## Text excerpt
Trusting God in Tragedy
Trust in God. It’s easy for me to say, but not so easy to do, or even to hear. We know that’s what we’re supposed to do, but what happens when that trust seems to have been broken? God is always faithful. He can always be trusted. The problem we have is that we place our trust in an ideal god rather than the real God. When He doesn’t perform according to our expectations, our faith can be shaken.
We’re told that He loves us. We’re told that He is all-powerful. These things are true. We assume from these facts that He must act as we would if we were omnipotent and loved someone. This is where we go wrong.
In the first place, our understanding of love is imperfect. Love is one of God’s defining attributes (1 John 4:8).) We will never comprehend the depth of it. We have no right to attempt to define it for Him. What we know of it has been given to us by Him, but our finite nature and the presence of sin prevent us from knowing it fully.
Another problem with this assumption is that we are not all-knowing. We cannot predict the future. He doesn’t need to guess. He knows it. All we can do is speculate, and that often does more harm than good. From my own life I can tell you that I could never have imagined the series of events that brought me to where I am today. I cannot say that I do not have doubts, but I trust Him more than ever now, because I have seen what He has done.

## Data segment
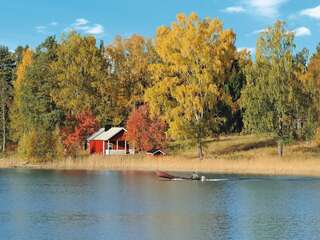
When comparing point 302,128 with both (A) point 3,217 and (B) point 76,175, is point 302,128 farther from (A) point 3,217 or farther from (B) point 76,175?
(A) point 3,217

## Tasks for this exercise
a: Answer these questions about the text on trusting God, one per line:
(i) Which verse does it cite for love being one of God's defining attributes?
(ii) In what does it say we place our trust instead of the real God?
(iii) What two things does it say keep us from knowing love fully?
b: Write out every sentence in the text on trusting God that begins with the word "He".
The lines come from a separate source and are unrelated to the text on trusting God.

## Answers below
a:
(i) 1 John 4:8
(ii) An ideal god
(iii) Our finite nature and the presence of sin

b:
He can always be trusted.
He doesn't need to guess.
He knows it.